Material supplied Block Start

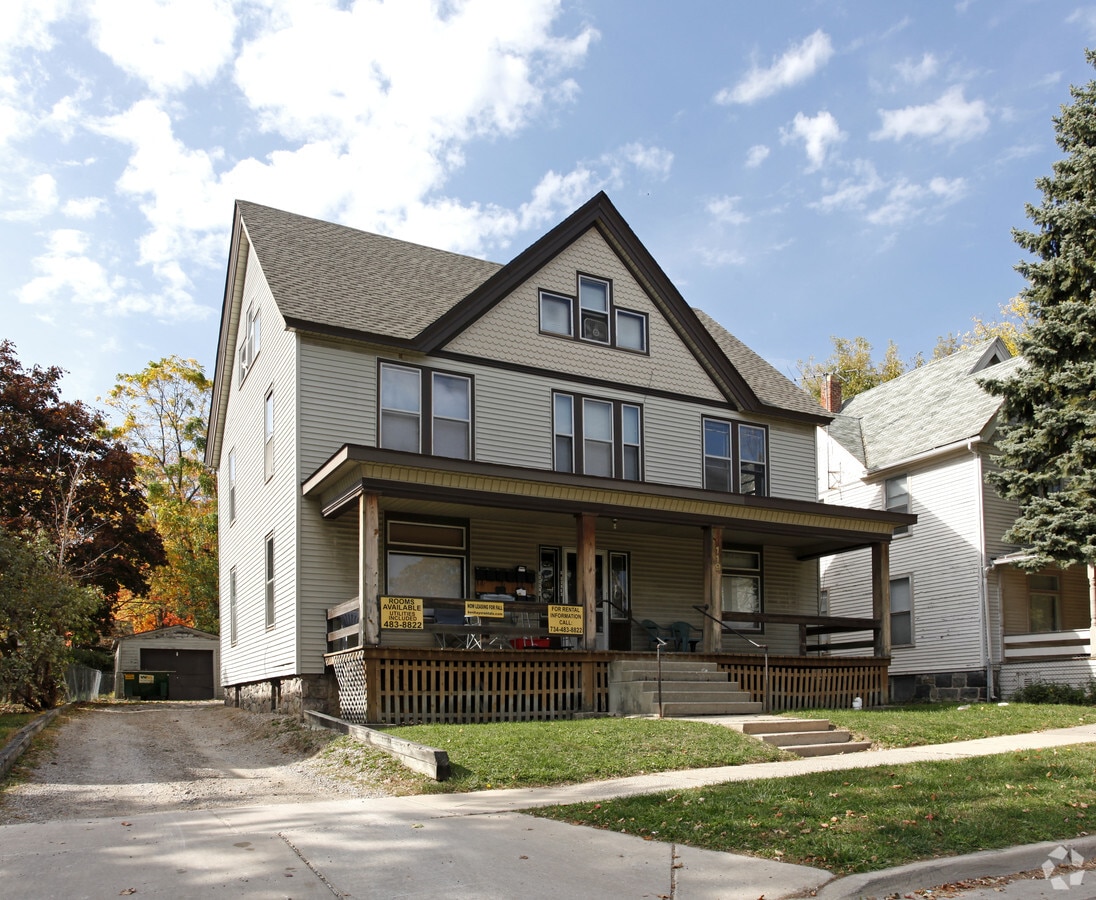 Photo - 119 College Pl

Material supplied Block End
Material supplied Block Start

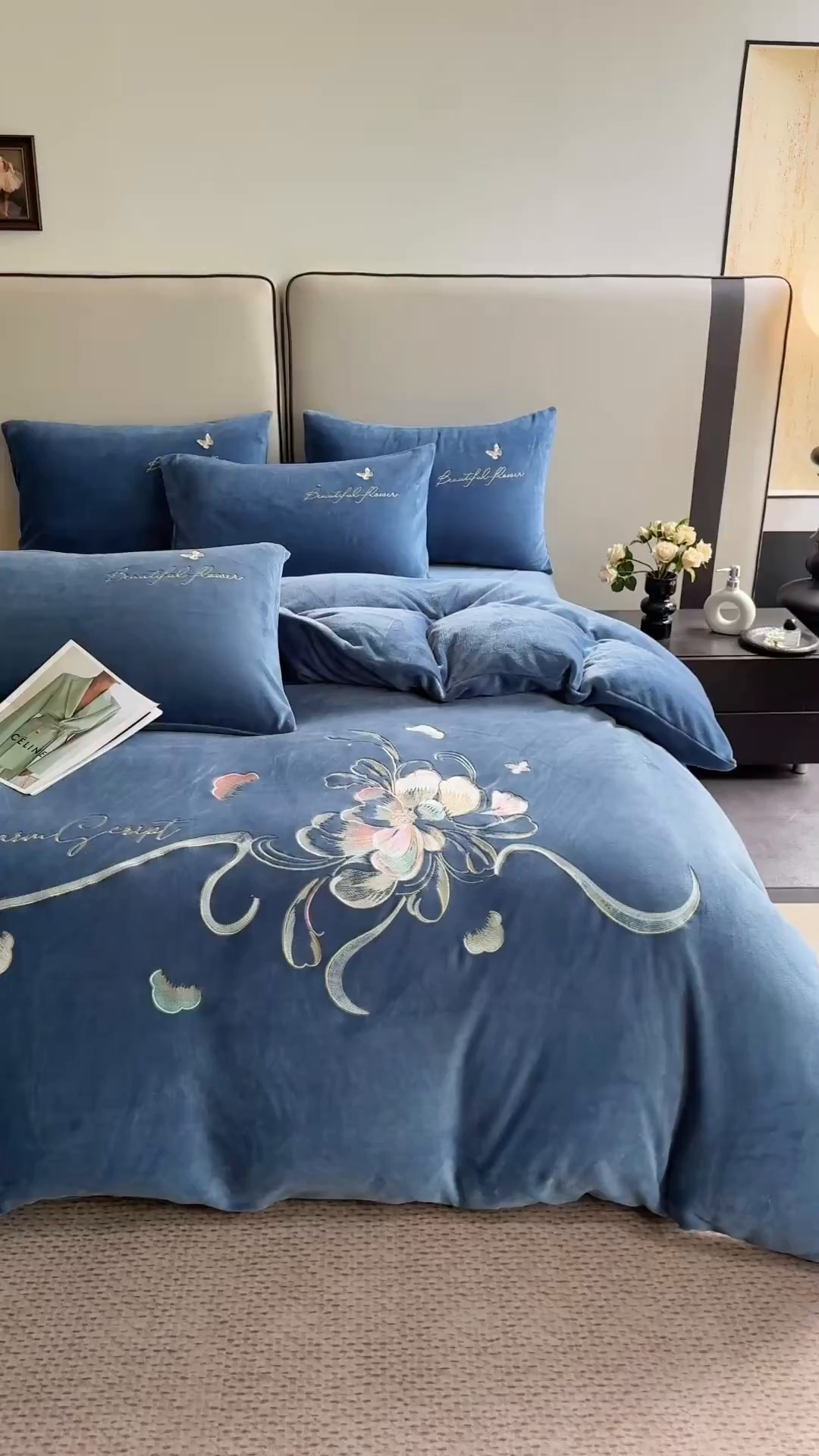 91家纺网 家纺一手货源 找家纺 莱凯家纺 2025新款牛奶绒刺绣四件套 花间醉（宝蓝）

Material supplied Block End
Material supplied Block Start

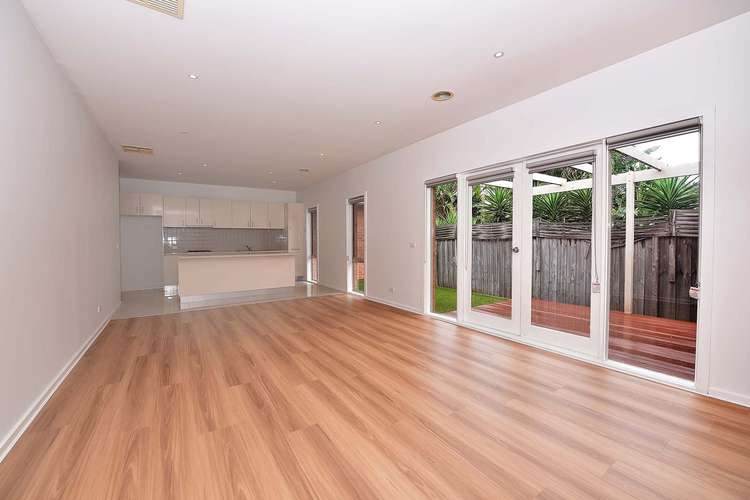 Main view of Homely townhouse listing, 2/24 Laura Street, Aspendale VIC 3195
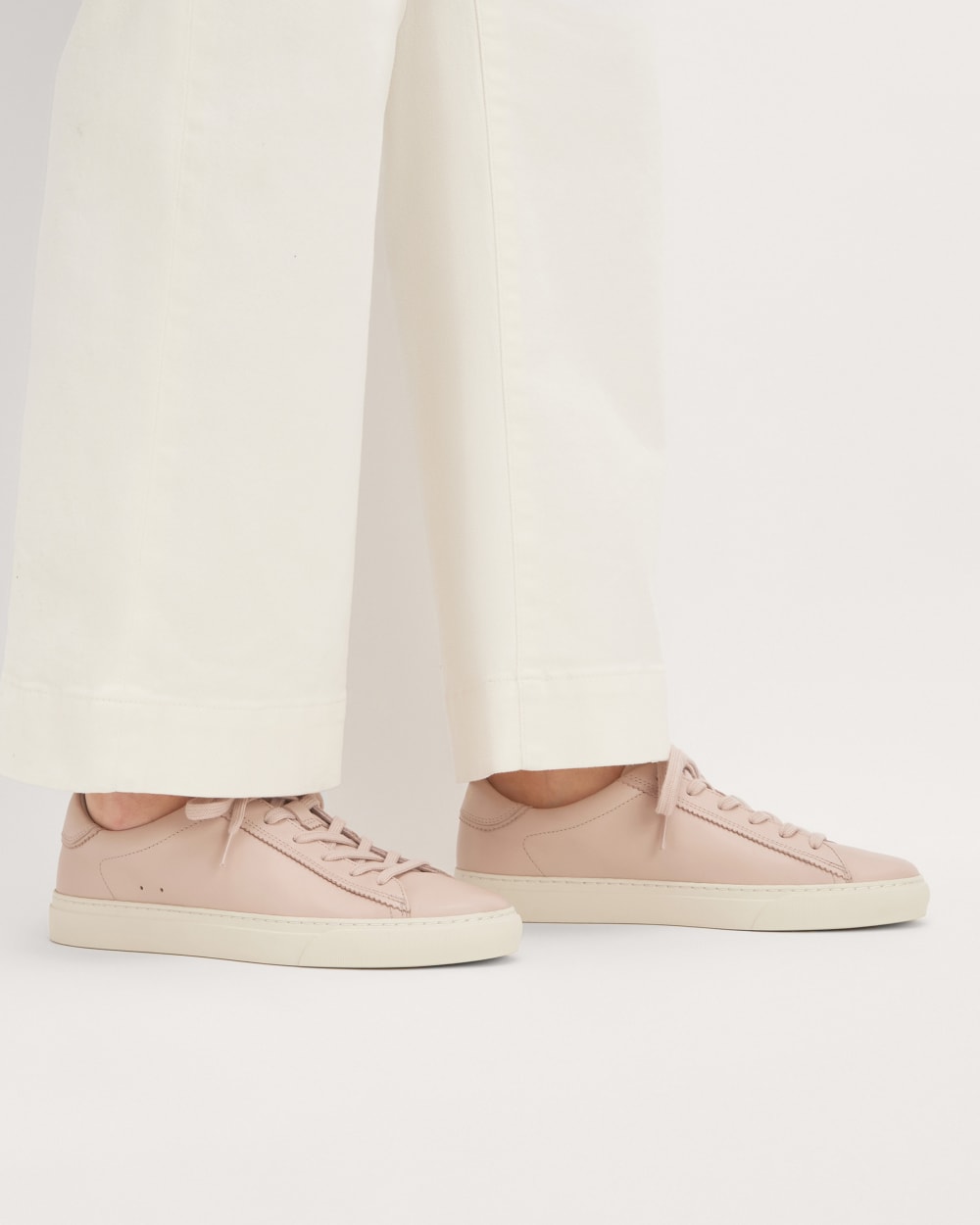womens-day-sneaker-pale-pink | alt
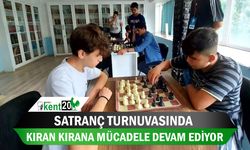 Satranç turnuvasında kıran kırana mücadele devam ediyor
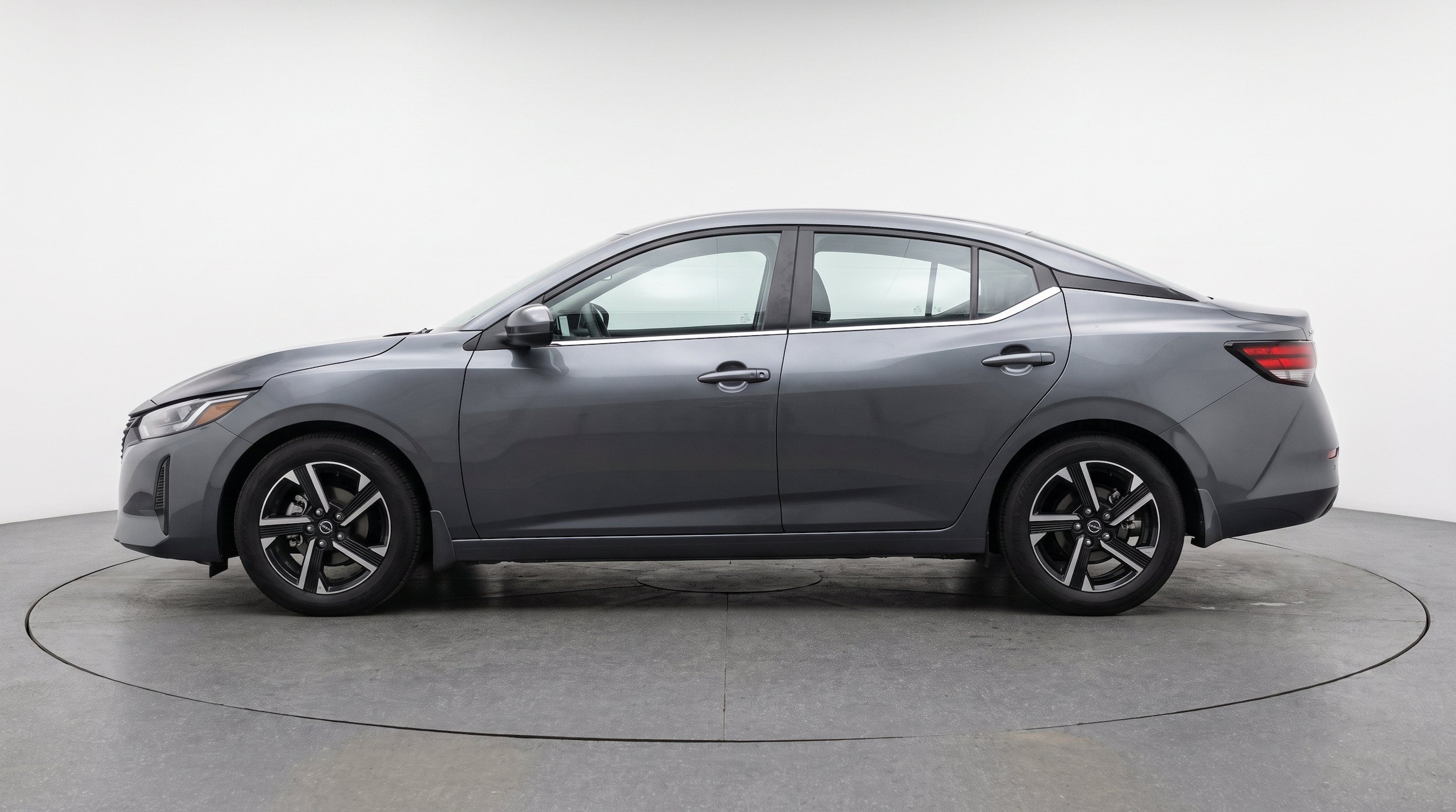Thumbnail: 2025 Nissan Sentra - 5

Material supplied Block End

* [Task statement] Convert the stretch from the line containing "Main view of" through the line containing "Thumbnail: 2025 Nissan Sentra - 5" into a JSON list of strings, one string per line, omitting blank lines. Leave the pictures out of the list.

* [Response area]
[
  " Main view of Homely townhouse listing, 2/24 Laura Street, Aspendale VIC 3195",
  "womens-day-sneaker-pale-pink | alt",
  " Satranç turnuvasında kıran kırana mücadele devam ediyor",
  "Thumbnail: 2025 Nissan Sentra - 5"
]